Подобных ритуалов, церемоний, сложнейшей иерархии среди неисчислимого количества слуг не существовало при его отце, скромном Людовике Справедливом. Только вот зря считают людишки, будто король, превращая жизнь в спектакль, хочет превознести себя, придать богоподобие своей личности.

Нет, он — смертный человек, со средними способностями. Однако народ должен видеть короля с большой буквы, вознесённого над своими подданными не дьявольским попущением, а господней волей.
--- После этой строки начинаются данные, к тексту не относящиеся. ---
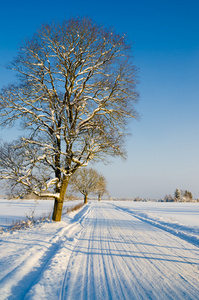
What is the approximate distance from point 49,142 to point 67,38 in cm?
491

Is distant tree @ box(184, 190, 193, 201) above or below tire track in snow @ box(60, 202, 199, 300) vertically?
below

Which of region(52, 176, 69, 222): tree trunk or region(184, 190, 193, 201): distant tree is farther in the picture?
region(184, 190, 193, 201): distant tree

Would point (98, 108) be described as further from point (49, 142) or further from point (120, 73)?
point (49, 142)

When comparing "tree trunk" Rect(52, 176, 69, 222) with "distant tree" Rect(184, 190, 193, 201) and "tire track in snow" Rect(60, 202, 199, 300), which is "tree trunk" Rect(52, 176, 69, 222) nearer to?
"tire track in snow" Rect(60, 202, 199, 300)

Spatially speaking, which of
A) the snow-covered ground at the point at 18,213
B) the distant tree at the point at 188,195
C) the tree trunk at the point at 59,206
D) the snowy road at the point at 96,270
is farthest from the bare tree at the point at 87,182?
the distant tree at the point at 188,195

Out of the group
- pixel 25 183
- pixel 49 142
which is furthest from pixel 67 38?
pixel 25 183

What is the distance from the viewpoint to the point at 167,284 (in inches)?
133

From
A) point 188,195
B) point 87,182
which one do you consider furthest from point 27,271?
point 188,195

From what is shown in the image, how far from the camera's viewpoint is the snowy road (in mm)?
3012

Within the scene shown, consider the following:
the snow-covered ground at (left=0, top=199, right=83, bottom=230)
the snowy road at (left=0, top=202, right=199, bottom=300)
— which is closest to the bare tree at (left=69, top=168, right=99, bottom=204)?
the snow-covered ground at (left=0, top=199, right=83, bottom=230)

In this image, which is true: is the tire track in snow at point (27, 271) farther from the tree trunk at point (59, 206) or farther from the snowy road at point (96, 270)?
the tree trunk at point (59, 206)

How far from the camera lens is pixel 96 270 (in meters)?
3.87

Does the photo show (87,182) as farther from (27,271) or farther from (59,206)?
(27,271)

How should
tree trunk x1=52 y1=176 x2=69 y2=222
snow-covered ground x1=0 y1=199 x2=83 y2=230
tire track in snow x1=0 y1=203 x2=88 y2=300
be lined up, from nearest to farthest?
1. tire track in snow x1=0 y1=203 x2=88 y2=300
2. tree trunk x1=52 y1=176 x2=69 y2=222
3. snow-covered ground x1=0 y1=199 x2=83 y2=230
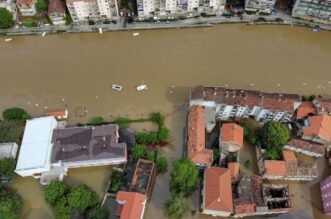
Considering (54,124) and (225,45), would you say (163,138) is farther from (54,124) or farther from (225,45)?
(225,45)

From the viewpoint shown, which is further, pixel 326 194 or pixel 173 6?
pixel 173 6

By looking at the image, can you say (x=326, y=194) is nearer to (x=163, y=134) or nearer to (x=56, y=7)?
(x=163, y=134)

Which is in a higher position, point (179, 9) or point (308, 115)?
point (179, 9)

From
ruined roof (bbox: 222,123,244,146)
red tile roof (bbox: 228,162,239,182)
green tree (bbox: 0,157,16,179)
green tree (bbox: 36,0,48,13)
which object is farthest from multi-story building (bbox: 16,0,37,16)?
red tile roof (bbox: 228,162,239,182)

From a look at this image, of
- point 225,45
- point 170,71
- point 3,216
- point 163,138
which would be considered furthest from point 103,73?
point 3,216

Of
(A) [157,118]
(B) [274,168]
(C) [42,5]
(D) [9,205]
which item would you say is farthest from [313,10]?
(D) [9,205]

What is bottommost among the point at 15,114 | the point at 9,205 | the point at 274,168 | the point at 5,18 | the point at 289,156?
the point at 9,205
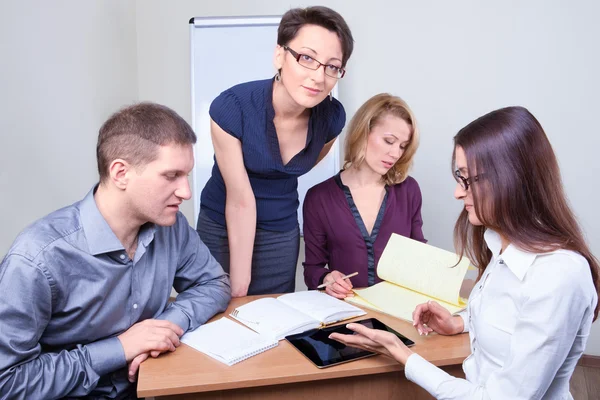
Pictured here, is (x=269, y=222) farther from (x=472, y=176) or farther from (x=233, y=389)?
(x=472, y=176)

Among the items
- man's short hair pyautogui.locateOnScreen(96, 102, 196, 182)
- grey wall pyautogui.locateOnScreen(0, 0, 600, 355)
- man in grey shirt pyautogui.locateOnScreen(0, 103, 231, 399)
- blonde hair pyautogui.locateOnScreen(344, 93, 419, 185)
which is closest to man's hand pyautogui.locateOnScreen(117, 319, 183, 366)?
man in grey shirt pyautogui.locateOnScreen(0, 103, 231, 399)

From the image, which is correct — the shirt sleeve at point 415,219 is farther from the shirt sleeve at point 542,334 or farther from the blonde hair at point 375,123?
the shirt sleeve at point 542,334

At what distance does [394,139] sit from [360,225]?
35 centimetres

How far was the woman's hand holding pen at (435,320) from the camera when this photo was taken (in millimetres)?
1399

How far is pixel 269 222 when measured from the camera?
76.0 inches

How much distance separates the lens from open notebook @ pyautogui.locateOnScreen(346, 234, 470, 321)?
1563 mm

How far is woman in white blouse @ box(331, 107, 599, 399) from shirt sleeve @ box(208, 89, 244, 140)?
758mm

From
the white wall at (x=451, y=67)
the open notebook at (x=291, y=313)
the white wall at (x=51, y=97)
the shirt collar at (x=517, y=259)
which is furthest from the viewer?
the white wall at (x=451, y=67)

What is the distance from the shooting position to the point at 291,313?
4.79 ft

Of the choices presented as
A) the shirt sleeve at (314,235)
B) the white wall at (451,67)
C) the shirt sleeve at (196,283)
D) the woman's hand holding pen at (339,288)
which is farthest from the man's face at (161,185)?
the white wall at (451,67)

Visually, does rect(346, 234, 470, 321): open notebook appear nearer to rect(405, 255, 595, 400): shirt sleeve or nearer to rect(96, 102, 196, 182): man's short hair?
rect(405, 255, 595, 400): shirt sleeve

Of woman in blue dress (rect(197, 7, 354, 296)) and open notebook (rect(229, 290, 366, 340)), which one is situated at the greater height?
woman in blue dress (rect(197, 7, 354, 296))

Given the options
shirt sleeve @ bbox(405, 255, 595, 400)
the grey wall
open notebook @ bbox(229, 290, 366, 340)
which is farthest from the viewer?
the grey wall

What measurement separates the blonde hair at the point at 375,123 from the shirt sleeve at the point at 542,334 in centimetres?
111
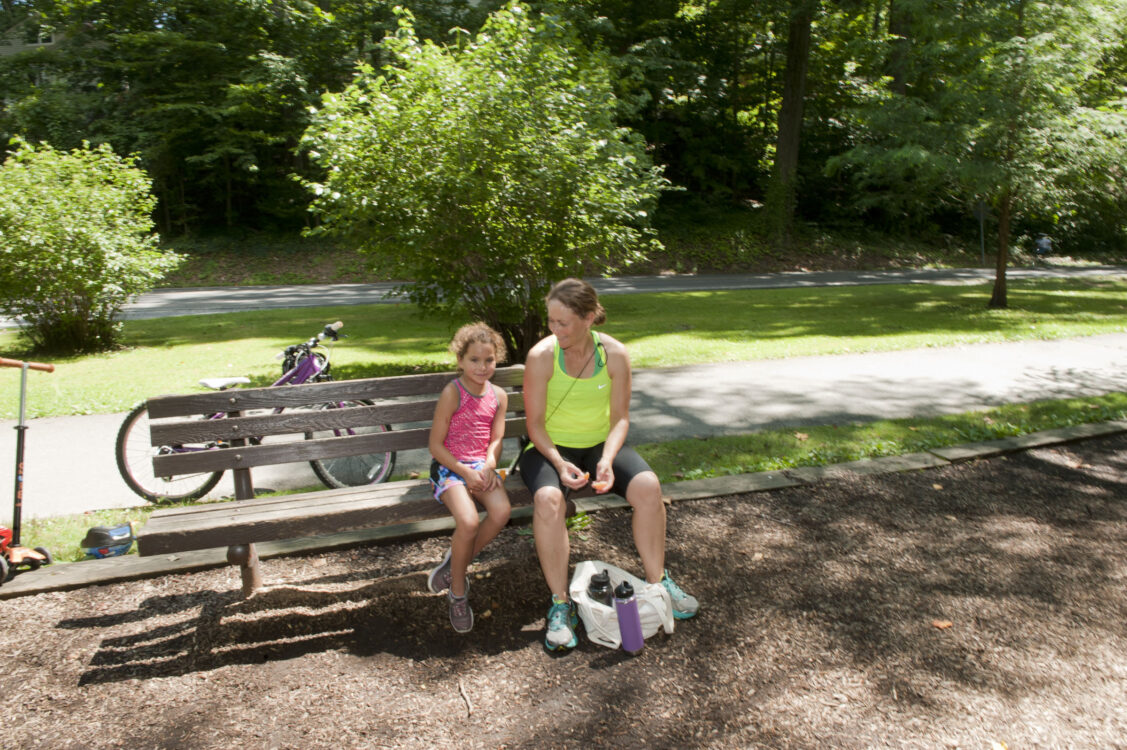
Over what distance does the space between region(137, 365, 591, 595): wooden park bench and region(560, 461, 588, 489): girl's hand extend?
17cm

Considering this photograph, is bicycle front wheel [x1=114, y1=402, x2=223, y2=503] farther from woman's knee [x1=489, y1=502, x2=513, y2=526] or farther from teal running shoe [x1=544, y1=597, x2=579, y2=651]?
teal running shoe [x1=544, y1=597, x2=579, y2=651]

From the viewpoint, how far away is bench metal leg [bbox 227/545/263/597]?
12.1ft

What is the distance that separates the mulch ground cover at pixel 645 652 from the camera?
114 inches

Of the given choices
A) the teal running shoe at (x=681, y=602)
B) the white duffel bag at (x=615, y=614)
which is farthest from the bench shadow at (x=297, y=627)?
the teal running shoe at (x=681, y=602)

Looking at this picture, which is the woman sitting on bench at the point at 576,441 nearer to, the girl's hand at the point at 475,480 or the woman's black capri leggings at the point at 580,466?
the woman's black capri leggings at the point at 580,466

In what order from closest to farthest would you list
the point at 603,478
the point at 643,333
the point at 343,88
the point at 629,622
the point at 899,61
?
the point at 629,622 < the point at 603,478 < the point at 643,333 < the point at 899,61 < the point at 343,88

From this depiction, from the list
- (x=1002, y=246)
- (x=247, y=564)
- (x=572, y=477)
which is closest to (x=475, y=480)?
(x=572, y=477)

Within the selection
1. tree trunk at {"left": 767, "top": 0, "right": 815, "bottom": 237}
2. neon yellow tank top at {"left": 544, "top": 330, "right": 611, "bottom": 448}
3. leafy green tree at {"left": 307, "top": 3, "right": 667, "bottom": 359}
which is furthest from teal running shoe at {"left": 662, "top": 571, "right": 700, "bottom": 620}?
tree trunk at {"left": 767, "top": 0, "right": 815, "bottom": 237}

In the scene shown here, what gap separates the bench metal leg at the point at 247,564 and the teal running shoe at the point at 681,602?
1920 mm

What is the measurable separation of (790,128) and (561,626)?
26907 mm

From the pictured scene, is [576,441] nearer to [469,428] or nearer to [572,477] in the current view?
[572,477]

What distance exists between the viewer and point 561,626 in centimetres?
346

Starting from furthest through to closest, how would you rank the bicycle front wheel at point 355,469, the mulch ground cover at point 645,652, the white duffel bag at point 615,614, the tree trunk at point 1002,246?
the tree trunk at point 1002,246 < the bicycle front wheel at point 355,469 < the white duffel bag at point 615,614 < the mulch ground cover at point 645,652

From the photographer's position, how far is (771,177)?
28.2 m
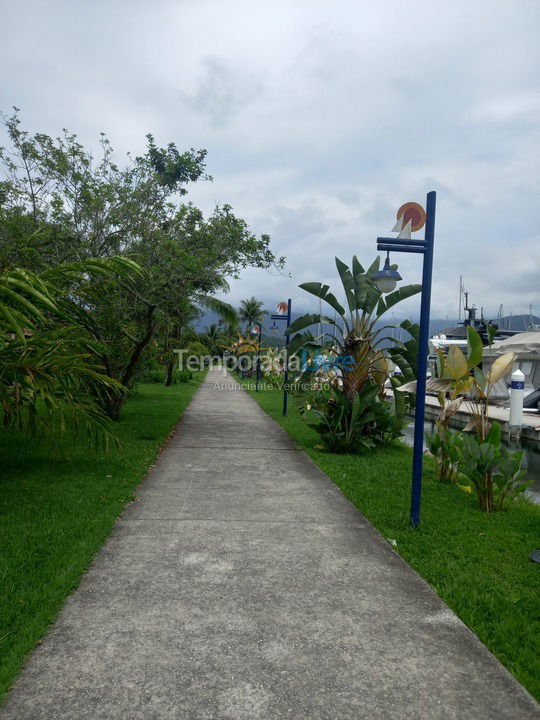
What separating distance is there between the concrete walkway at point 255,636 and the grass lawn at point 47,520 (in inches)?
5.7

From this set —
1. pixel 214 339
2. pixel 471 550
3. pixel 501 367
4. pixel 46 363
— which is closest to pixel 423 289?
pixel 501 367

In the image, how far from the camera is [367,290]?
928cm

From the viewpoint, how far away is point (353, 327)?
9750mm

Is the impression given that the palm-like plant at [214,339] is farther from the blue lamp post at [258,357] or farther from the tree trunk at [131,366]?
the tree trunk at [131,366]

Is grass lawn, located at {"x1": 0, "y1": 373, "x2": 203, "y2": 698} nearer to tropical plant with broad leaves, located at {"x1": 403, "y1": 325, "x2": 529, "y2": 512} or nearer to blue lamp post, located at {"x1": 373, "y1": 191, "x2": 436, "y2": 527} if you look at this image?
blue lamp post, located at {"x1": 373, "y1": 191, "x2": 436, "y2": 527}

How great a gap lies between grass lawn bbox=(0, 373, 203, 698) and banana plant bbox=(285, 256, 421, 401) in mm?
3513

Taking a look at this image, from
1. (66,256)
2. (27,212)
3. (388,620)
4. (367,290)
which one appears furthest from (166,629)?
(27,212)

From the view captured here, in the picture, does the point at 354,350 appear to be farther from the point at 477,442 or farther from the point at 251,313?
the point at 251,313

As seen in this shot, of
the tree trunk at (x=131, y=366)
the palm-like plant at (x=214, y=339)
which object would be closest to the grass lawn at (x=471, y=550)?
the tree trunk at (x=131, y=366)

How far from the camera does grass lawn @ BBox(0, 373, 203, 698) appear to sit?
10.8ft

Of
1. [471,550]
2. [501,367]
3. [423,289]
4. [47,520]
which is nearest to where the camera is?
[471,550]

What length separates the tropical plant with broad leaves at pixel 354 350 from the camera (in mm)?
9422

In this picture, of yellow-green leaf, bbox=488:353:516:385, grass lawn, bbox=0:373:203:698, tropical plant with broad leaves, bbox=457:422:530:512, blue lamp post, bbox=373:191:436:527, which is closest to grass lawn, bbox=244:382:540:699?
tropical plant with broad leaves, bbox=457:422:530:512

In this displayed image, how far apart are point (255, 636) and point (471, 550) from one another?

Наблюдая с кроткой улыбкой за взволнованными лицами придворных, сопровождавших его полдник, Людовик подумал: «Грубо ошибаются те, которые воображают, что это простая церемония. Народы, над которыми мы царствуем, не умея проникнуть в суть дела, судят обыкновенно по внешности, и большей частью соразмеряют свои уважение и послушание с местом и рангом… Нельзя, не нанося вреда государственному телу, лишить его главу мельчайших признаков превосходства, отличающего его от других членов…»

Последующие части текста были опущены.